[APPLY WHAT YOU READ]
**1.** List each distinct username that appears as a poster heading in the forum thread on numnah color below.
**2.** Extend the forum thread on numnah color for a first hunting meet by writing what comes next after its final line.

── TEXT SHOWN

# What colour numnah?



## abi31 (7 November 2012)

Silly question, but off to the opening meet on Sat and first time hunting. Is it a dark coloured numnah (black/brown)? I've been looking at some images and there seem to be some people in white. Thankyou.x


----------



## arizonahoney (7 November 2012)

Definitely dark and discreet! It's not a dressage, who can get their whites Daz-whitest, competition


----------



## Starzaan (7 November 2012)

Brown fleece is the most correct, but dark and discreet is never frowned upon!


----------



## abi31 (7 November 2012)

Fantastic, thankyou. I'll report back Saturday night. Very excited!xx


----------



## DotesonCluny (7 November 2012)

Thanks, was about to ask the same question,will also report on first time out assuming survival !


----------



## C&C (8 December 2012)

I have just bought a cream sheepskin numnah opposed to brown as i have seen these in the field also ;-)


----------



## JenHunt (9 December 2012)

────
── DATA SEGMENT

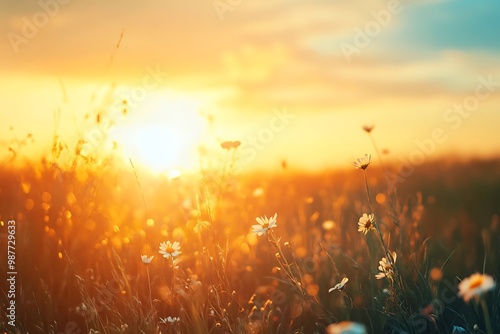 Golden Sunset Over Meadow with Wildflowers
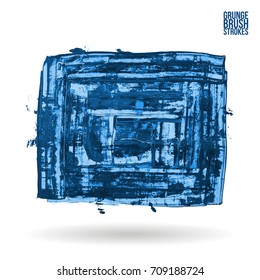 Blue brush stroke and texture. Grunge vector abstract hand - painted element. Underline and border design.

────

[EXERCISE ANSWERS]
**1.** abi31, arizonahoney, Starzaan, DotesonCluny, C&C, JenHunt

**2.**
I usually hunt in a black or brown numnah (depending on the saddle colour), but have been told that a white numnah is also acceptable add long as it isn't just masses of fluff... 

So close fitting and neat, preferably dark coloured!


----------



## Hunters (9 December 2012)

I've always used a White numnah for a white grey horse, brown for a chestnut and black for a dark bay. Always sheepskin.


----------



## L&M (9 December 2012)

I have always used a cream sheepskin for 'big' days such as Opening meet, Boxing day and Lawn meets. We also wear cream for the tack and turnout at inter hunt relays.

Other days brown or black is fine, but as long as you are smart and presentable......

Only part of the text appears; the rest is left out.